Whilst quantity-based metrics are relatively self explanatory, milestone metrics require a little more elaboration.
Let’s go through some of the more common of these, in order of which they occur in a typical page load:
Web performance metrics
Time to first byte
Time to first byte, or TTFB as it is commonly abbreviated as, is used to measure the responsiveness of a web server. More specifically, how long it takes the server to respond to the browser’s first request - the HTML - once a connection with the browser is first established.
Bad server config or back-end coding can be responsible for any poor performance in this area. Also, the further you are from the website’s server geographically, the longer it takes to respond.
Loading the same website from a server in the same city compared to the other side of the world is going to yield 2 very different time to first byte measurements.
Once the browser has received the pages’ HTML, it’s able to begin the critical rendering path.
First, the DOM and CSSOM are generated - which together - form the render tree.
Next, the browser calculates the layout and then paints the website to the screen.
First Paint - sometimes also known as start render or first contentful paint - measures how long all of this takes to complete.

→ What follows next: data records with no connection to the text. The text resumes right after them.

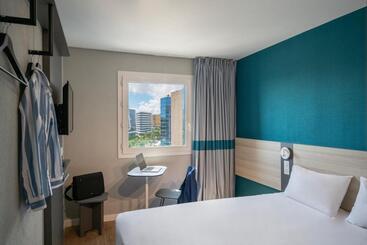 בית מלון כפרי Ibis Budget Nice Aeroport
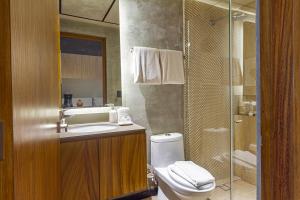 Sunny, Spacious & Amazing Amenities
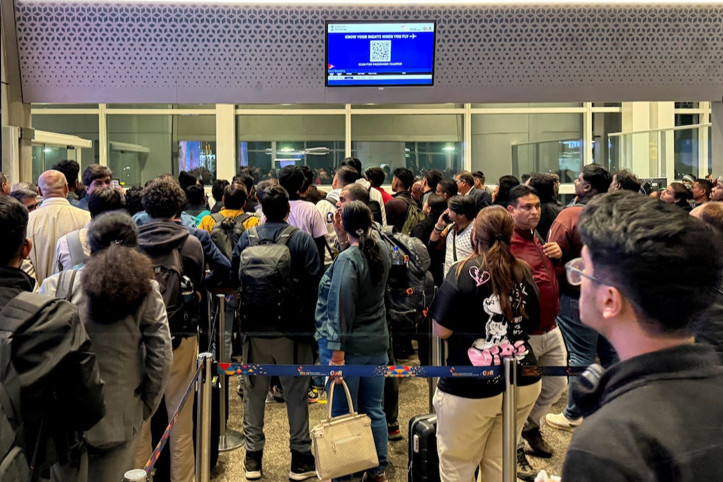Havalimanlarında kaos: Yüzlerce uçuş iptal edildi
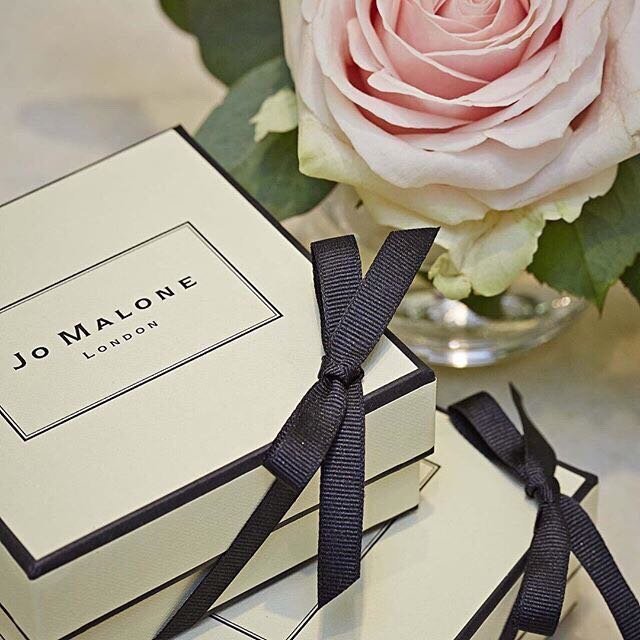 [英國專櫃團購] JO MALONE 黑琥珀與野薑花居室香氛工藝蠟燭 Dark Amber & Ginger Lily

It’s essentially a measurement of how long it takes between when the user types in the web address and presses enter - to when bits of the website’s content - however small - first begin to appear in the browser window.
If this metric isn’t optimised, the user will likely think the website isn’t loading, as the browser isn’t providing any visual feedback fast enough to suggest anything is happening.
We can see a comparison of first paints in the video below. Here, you can see that Game has an acceptable first-paint, whilst TalkTalk… not so much!
First Meaningful Paint
Whilst the previous metric measures when *any* content is rendered, first meaningful paint only measures when *useful* content is rendered.
This is done by tracking when the largest <H1> node or image element is rendered in the viewport, as statistically these are very likely to contain important content.
Think of this metric as recording how long it takes the browser to load something recognizable and expected, as these are important milestones in the user’s perception of the website’s loading performance.
In the past, it has been common to track a website’s speed by measuring when the browser fires events such as DOMContentLoaded and Load.
These metrics, whilst legit measurements, aren’t a very good indicator of the actual end-user experience.
Why? If the browser’s visible content in the viewport renders after only a second, and then 5 more seconds are spent loading content hidden below the fold, 6 seconds is the value which will be passed back in the report, even though the user was able to meaningful interact with the website after only 1.
Speed index tries to fix this inaccuracy by measuring the average time it takes for only the viewport content to be rendered, with any below the fold elements now safely ignored.
This also means that when comparing page loads between mobile and desktop devices, the mobile devices will always have a lower speed index simply because there’s less viewport content to render.
Time to Interactive / Time to First CPU Idle
'Time to Interactive' measures the point in the loading process where the page is fully interactive and responding consistently to user input.
In addition, there is a newer metric called 'Time to First CPU Idle' (sometimes called First interactive) which measures when the page is first expected to be interactive in some capacity and responding to user input quickly.
So to reiterate this:
Time to interactive = Measures when the page is fully interactive.
Time to First CPU idle = Measures when the page is first interactive.
Making sure a page becomes interactive as soon as possible is paramount to achieving a positive user experience, as if elements don’t respond when the user tries to interact with the webpage, it’s highly likely that they’ll just get frustrated and go elsewhere.
Learning how fast a website loads isn’t just a matter of capturing its overall load time metric. Often, the user’s perception of a website’s load time is more important, and as such, requires us to capture a more diverse selection of web performance metrics.
By collecting a wider collection of different metrics, you gain a more accurate insight into the realities of your user’s experiences.